* **TASKS AND EXERCISES**
a. In the article on the Moscow power blackout, how many witnesses had investigators examined?
b. Pick up the article on the Moscow power crisis after its final sentence and continue writing it.

Start EXCERPTED TEXT

| Other Photos |
 |
|
 |
A Shutdown of the Rules
// Kommersant investigates the causes of the power crisis
Electroshock
The Moscow Prosecutor's Office gave a report yesterday on the first results of the investigation of the power blackout that occurred on May 24 and left several million people without electricity. The Prosecutor's Office has not established the guilty party in the power crisis – to do this, the investigators will have to determine the cause of the accident at the Chagino substation and understand why the power engineers allowed it to spread through the system in four Russian regions. At Mosenergo, they think the investigators first need to find out who is to blame for the cascading power failures - the supplier or consumers. Sergey Dyupin has the details.
Twenty-seven Seizures and 63 Witnesses
It follows from the report of the Moscow Prosecutor's Office that its personnel, who are investigating a criminal case of negligence and abuse of authority initiated in connection with the power crisis, have already completed the first stage of this work. This concerns the preliminary examination of witnesses, document seizures, and removal of parts of the damaged units from the Chagino substation where the accident occurred.
“Our people have received all the documents necessary for investigating the criminal case,” the Moscow Prosecutor's Office reported. “In order to obtain them, the investigators made 27 seizures at various organizations belonging to RAO UES of Russia.” The investigators also examined 63 witnesses, including the heads of RAO UES and Mosenergo.
In addition, the report noted that “an investigation is being conducted into the financial and economic activities of the power companies responsible for updating and refitting equipment. This work is being carried out in conjunction with an analysis of the technical causes of the accident and a determination of the cause-and-effect relation to the massive power failures that followed.”
In the opinion of Vladislav Nazin, Mosenergo's deputy general manager, who has already been to the prosecutor's office for questioning, the investigation of the circumstances of the power crisis needs to be clearly divided into two lines – some people must bear responsibility for the accident at the Chagino substation, and others, for its consequences. “The substation personnel are obligated to maintain the equipment in working order and promptly eliminate the consequences of accidents that occur there,” Nazin explained to Kommersant, indirectly admitting his department's involvement in the accident. “However, the cascade development wasn't our fault.”
The Equipment Is Obsolete,of Course
Recall that on May 24 at 21:17, a transformer of a 110-kV distribution device at the Chagino substation blew up. Its fragments damaged several instrument transformers, air ducts, and conductor lines, after which the 220-kV line supplying the Moscow Oil Refinery in Kapotnya and nearby neighborhoods was automatically cut off. As a result of the accident, Moscow's Cogeneration Plant 22, which feeds electricity to the refinery through Chagino, had to be partially shut down.

End EXCERPTED TEXT
Start GIVEN DATA

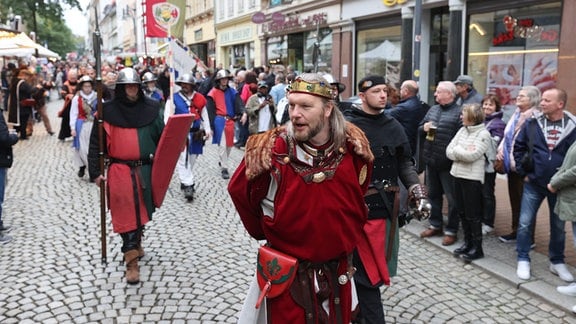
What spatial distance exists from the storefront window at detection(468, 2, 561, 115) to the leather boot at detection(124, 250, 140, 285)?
26.4ft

End GIVEN DATA

* **EXPECTED RESULTS**
a. 63

b.
As Chagino employees explained, the ceramic transformers often blew up, but these accidents usually did not affect the substation's operation. The damaged units were automatically excluded from the general circuit, and similar devices began to perform their functions; and personnel fully restored the damaged unit within a day or two.
Experts at the Moscow Prosecutor's Office are now studying the transformer's fragments in order to determine the cause of its destruction. They are not ruling out the possibility that it may have exploded from deterioration. Like the rest of the equipment at Chagino, the transformers long ago used up their resources. However, the power company has been in no hurry to replace the transformers, alleging a lack of money for modernizing them, because power rates are too low. According to another version, it is not a matter of rates, but rather that RAO UES of Russia is nowhere near completion of its restructuring period. It is planning to transfer Chagino from Mosenergo to the federal level; therefore, it simply makes no sense for its present owners to invest money in reconstruction.
It is also not inconceivable that the explosion of the transformer occurred due to a violation of its operating regulations. “The equipment is obsolete, of course, but we got through the winter OK,” Nazin explained to Kommersant. “And during the cold season, the load on the network was incomparably greater.”
If it is established that conditions for the destruction of the transformers were present (the first accident at Chagino occurred on May 23) and substation personnel, knowing of them, did not take measures, its employees are responsible. If the station personnel convince the investigators that they recorded the jump in pressure in the transformers in the log and reported them to their supervisors, then Mosenergo's managers were responsible.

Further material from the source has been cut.